Pero Tampico no es la excepción: es la confirmación. En
diciembre pasado fue detenido en Durango Edgar Rodríguez Ortiz, alias, “El
Limones”, identificado como secretario de organización de la CATEM en el estado
y señalado por empresarios como extorsionador serial de transportistas y
constructores. Su nombre no es menor: organizaciones de La Laguna lo ubican
como operador financiero de los Cabrera Sarabia, grupo criminal ligado al
entorno de El Mayo Zambada.
A pesar de ello, el líder nacional de la CATEM y diputado de
Morena, Pedro Haces Barba, negó cualquier vínculo. Pero las pruebas lo
desmienten. Fotografías eliminadas de las redes del sindicato —y rescatadas por
usuarios— muestran a Haces posando sonriente junto a Él Limones, ambos con la
camiseta de la CATEM. Para los transportistas, la relación era “un secreto a
voces”. Para el poder, un silencio conveniente.
En agosto del año pasado, 19 cámaras empresariales de Coahuila
y Durango rompieron el miedo y calificaron a la CATEM como lo que es: un “sindicato
criminal”. Denunciaron cobros ilegales por transportar ganado, mover materiales
de construcción, usar módulos de riego e incluso por cada hectárea sembrada. Un
impuesto mafioso impuesto a punta de amenazas.

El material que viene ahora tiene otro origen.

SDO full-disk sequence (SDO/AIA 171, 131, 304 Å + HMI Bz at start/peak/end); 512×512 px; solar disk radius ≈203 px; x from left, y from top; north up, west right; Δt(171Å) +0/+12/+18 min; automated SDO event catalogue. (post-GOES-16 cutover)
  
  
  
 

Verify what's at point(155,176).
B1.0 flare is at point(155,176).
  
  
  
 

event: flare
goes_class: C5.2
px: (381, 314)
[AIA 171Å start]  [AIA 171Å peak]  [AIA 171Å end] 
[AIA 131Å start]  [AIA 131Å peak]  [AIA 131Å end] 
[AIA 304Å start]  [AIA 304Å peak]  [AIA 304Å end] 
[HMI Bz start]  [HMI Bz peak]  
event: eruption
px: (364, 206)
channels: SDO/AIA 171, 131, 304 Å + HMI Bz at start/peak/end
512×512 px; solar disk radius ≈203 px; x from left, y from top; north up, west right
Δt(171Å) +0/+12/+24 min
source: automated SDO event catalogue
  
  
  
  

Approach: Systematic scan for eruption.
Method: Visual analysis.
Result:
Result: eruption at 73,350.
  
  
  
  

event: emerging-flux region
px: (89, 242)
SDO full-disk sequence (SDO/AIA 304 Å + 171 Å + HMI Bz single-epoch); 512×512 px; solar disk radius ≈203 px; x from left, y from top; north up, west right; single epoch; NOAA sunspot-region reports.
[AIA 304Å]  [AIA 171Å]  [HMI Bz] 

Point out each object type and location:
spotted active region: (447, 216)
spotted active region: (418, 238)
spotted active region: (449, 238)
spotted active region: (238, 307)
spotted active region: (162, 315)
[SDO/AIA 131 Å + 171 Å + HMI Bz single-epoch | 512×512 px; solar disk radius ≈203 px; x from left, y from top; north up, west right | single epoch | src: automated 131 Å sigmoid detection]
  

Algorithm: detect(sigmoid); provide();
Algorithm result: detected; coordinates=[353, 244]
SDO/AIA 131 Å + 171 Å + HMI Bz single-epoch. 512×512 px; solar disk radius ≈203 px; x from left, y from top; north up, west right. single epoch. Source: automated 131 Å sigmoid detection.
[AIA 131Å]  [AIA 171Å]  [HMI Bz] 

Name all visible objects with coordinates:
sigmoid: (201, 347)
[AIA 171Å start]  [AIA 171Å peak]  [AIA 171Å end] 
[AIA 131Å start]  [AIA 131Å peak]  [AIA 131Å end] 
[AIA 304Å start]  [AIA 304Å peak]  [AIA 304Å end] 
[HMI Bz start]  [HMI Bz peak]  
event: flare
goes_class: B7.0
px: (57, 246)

La violencia verbal y el terror quedaron expuestos en audios
difundidos públicamente, donde Nassael Armando Cobián Duarte, secretario
general de la CATEM en Durango, amenaza con lenguaje brutal a sindicatos de
transportistas para forzarlos a afiliarse y pagar cuotas. No era negociación:
era sometimiento.
Las denuncias se multiplicaron en al menos seis estados
—Oaxaca, Veracruz, Querétaro, Estado de México y Puebla, entre otros— donde se
habló de desapariciones, privaciones de la libertad, cobros indebidos y
alianzas con el crimen organizado. En Altamira y Ciudad Madero, desde mediados
de 2025, trabajadores de carga y descarga fueron obligados a firmar su
afiliación bajo presión directa.
Con más de mil sindicatos bajo su control y alrededor de siete
millones de afiliados, Pedro Haces se ha convertido en un factor de poder
incómodo dentro de Morena. No es bien visto en Palacio Nacional, no por sus
métodos, sino por sus excesos, sus lujos y sus vínculos. Sus relaciones con
abogados cercanos a El Mayo Zambada provocaron alarma, y su figura es vista
como un muro entre la Presidencia y el sector empresarial.
Cuando los escándalos estallaron a nivel nacional, Omar García
Harfuch recibió la orden de investigar a la CATEM. El diagnóstico fue
lapidario: lo ocurrido en La Laguna no era una anomalía, sino un modus operandi
nacional. Desde Palacio se ordenó contener el poder extorsionador del
sindicato. Contener, no desmantelar.